JOB.
Rewrite the records from their start up to and including the line with "0.37 meters", changing "black shoe" to "dark shoe" and keeping everything else the same. Leave the pictures out of your answer.
— start RECORDS SHOWN —
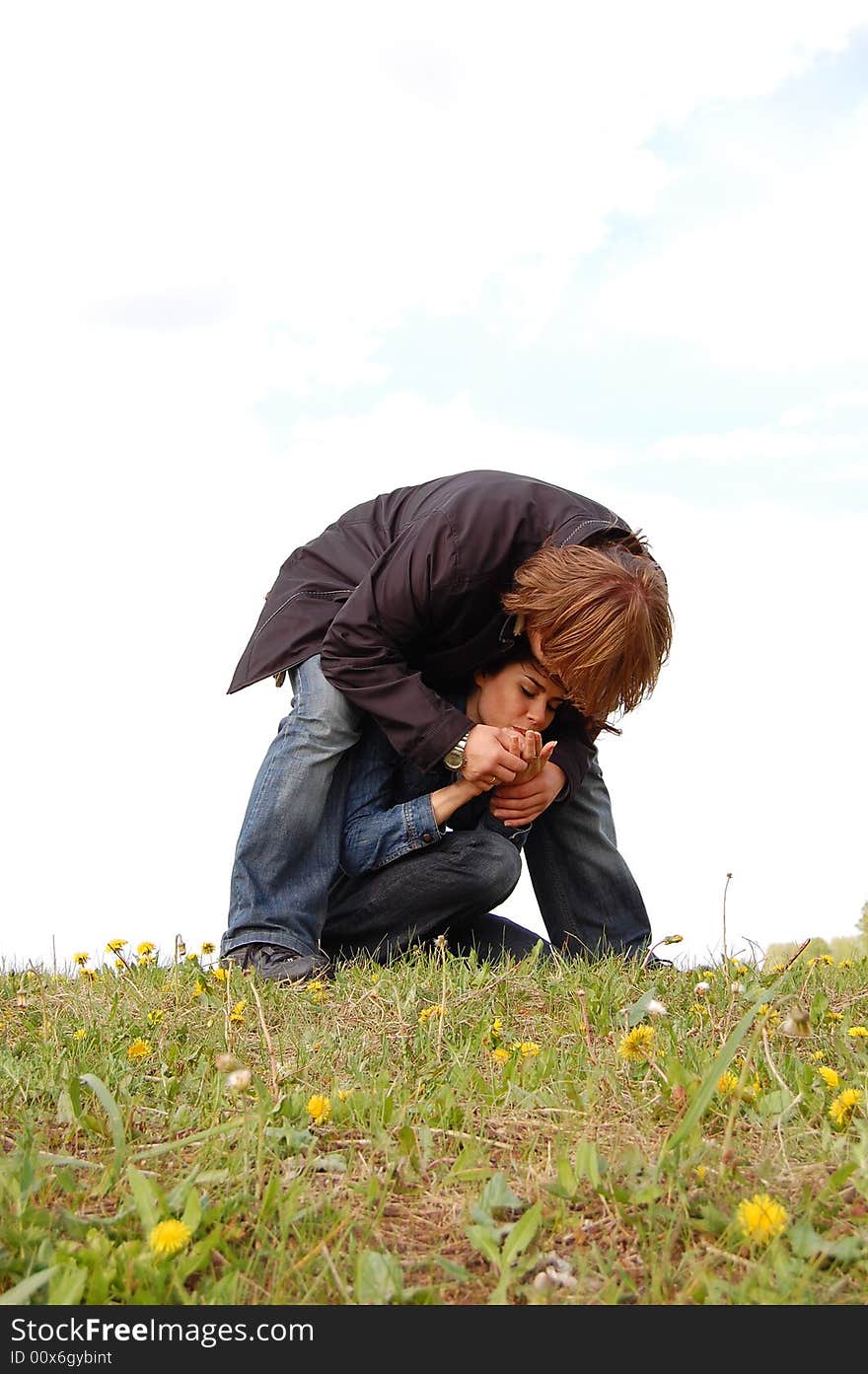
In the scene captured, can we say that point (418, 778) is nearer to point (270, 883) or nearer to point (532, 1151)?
point (270, 883)

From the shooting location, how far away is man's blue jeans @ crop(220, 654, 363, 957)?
13.9 feet

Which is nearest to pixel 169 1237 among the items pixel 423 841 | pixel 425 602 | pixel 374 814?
pixel 425 602

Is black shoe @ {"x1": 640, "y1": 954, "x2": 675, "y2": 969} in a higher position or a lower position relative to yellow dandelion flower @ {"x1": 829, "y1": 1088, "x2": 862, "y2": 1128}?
lower

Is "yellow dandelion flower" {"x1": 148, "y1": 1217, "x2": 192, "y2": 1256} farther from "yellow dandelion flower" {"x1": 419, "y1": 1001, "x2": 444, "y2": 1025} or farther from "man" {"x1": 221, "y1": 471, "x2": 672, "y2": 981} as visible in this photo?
"man" {"x1": 221, "y1": 471, "x2": 672, "y2": 981}

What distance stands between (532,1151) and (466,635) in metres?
2.18

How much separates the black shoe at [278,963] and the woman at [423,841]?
0.37 meters

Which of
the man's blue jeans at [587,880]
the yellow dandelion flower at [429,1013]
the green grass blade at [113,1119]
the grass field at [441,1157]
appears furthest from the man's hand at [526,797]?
the green grass blade at [113,1119]

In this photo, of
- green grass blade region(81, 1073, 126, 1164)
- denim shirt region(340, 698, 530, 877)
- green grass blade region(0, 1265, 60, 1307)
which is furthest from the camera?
denim shirt region(340, 698, 530, 877)

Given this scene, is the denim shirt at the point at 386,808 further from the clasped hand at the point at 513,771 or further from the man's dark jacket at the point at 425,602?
the man's dark jacket at the point at 425,602

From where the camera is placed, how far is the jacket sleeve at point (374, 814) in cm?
443

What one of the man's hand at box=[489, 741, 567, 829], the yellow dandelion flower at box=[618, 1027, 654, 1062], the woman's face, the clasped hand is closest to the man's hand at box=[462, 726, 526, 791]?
the clasped hand

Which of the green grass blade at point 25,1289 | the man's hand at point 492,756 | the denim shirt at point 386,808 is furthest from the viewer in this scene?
the denim shirt at point 386,808

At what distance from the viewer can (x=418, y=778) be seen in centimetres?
461
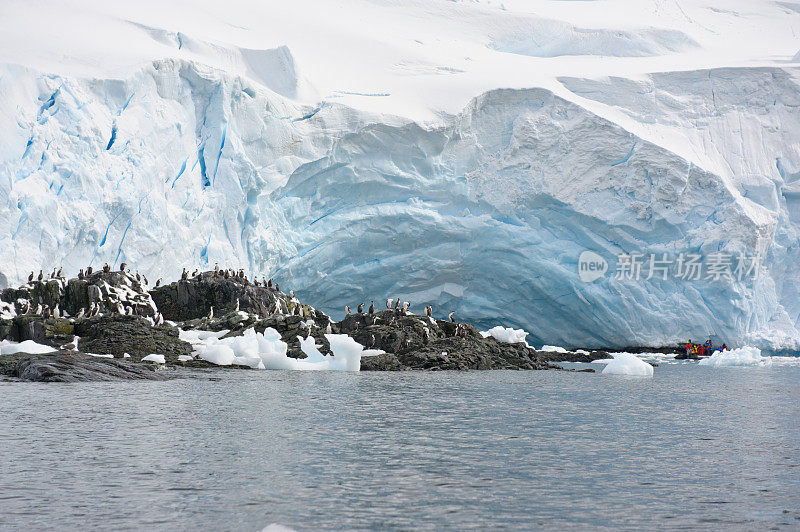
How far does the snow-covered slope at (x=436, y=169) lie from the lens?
2691 cm

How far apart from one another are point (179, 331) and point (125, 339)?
2442mm

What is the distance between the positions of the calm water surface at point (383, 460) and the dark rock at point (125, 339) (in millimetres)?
5639

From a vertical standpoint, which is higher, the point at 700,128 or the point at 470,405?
the point at 700,128

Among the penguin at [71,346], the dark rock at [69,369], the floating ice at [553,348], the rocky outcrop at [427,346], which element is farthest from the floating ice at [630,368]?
the penguin at [71,346]

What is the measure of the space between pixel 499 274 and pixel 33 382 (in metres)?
20.8

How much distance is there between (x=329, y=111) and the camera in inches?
1206

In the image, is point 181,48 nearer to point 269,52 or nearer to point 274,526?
point 269,52

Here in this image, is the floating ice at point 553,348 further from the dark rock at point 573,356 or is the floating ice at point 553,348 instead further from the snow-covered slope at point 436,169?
the dark rock at point 573,356

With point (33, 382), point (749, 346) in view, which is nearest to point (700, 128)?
point (749, 346)

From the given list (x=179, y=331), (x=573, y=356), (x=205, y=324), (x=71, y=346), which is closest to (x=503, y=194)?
— end RECORDS SHOWN —
FINAL ANSWER.
In the scene captured, can we say that point (418, 778) is nearer to point (270, 883) or nearer to point (532, 1151)?
point (270, 883)

From the shooting location, how far away is man's blue jeans @ crop(220, 654, 363, 957)?
13.9 feet

Which is nearest to pixel 169 1237 among the items pixel 423 841 | pixel 425 602 | pixel 374 814?
pixel 425 602

Is dark shoe @ {"x1": 640, "y1": 954, "x2": 675, "y2": 969} in a higher position or a lower position relative to yellow dandelion flower @ {"x1": 829, "y1": 1088, "x2": 862, "y2": 1128}?
lower

Is "yellow dandelion flower" {"x1": 148, "y1": 1217, "x2": 192, "y2": 1256} farther from "yellow dandelion flower" {"x1": 419, "y1": 1001, "x2": 444, "y2": 1025} or farther from "man" {"x1": 221, "y1": 471, "x2": 672, "y2": 981} as visible in this photo?
"man" {"x1": 221, "y1": 471, "x2": 672, "y2": 981}

What distance stands between (532,1151) and (466,635) in metres?
2.18

How much separates the dark shoe at [278,963] and the woman at [423,841]?
0.37 meters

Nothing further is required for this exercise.